─── Texto base
A questão é simples: ao centralizar, nos cofres da União, boa parte dos recursos captados em cada uma dessas entidades, direcionando-os prioritariamente para o Tesouro Nacional, Estados, Municípios e o Distrito Federal ficarão à mercê do bom humor do chefe do Executivo e do tipo de relação político e ideológica mantida com o poder central. Sem recursos para manter suas necessidades locais, essas entidades passarão a engrossar a fila de pedintes na porta do Palácio do Planalto e dos Ministérios. Com isso, aumenta também o grau de subordinação ao governo central, em desrespeito tanto às leis orgânicas locais, como à própria Constituição, já que o federalismo é uma normativa constitucional, gravada logo no seu artigo 1º.

A subordinação financeira acarretará ainda a subordinação política ao comando central, favorecendo cada vez mais a centralização do poder nas mãos do Executivo. Tirar o ICMS dos estados, que, numa análise rápida, representa 88% das receitas estaduais, e o ISS dos municípios, que representa, em média, 45% do que eles possuem para gastar com seus encargos, é a pá de cal na sepultura da federação. Sem dinheiro não pode haver um mínimo de atividade nos estados e nos municípios.
──────
─── Material fornecido
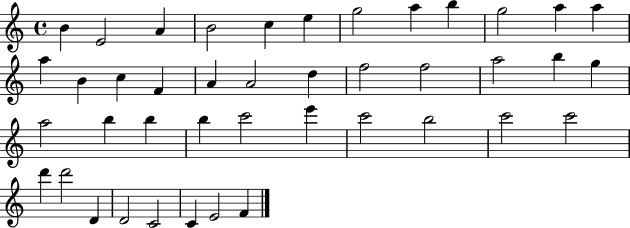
B4/q E4/h A4/q B4/h C5/q E5/q G5/h A5/q B5/q G5/h A5/q A5/q A5/q B4/q C5/q F4/q A4/q A4/h D5/q F5/h F5/h A5/h B5/q G5/q A5/h B5/q B5/q B5/q C6/h E6/q C6/h B5/h C6/h C6/h D6/q D6/h D4/q D4/h C4/h C4/q E4/h F4/q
──────
Exercício
Traduza para o inglês esta frase do texto sobre o federalismo: "Sem dinheiro não pode haver um mínimo de atividade nos estados e nos municípios."

Resolução a seguir
Without money, there cannot be even a minimum of activity in the states and municipalities.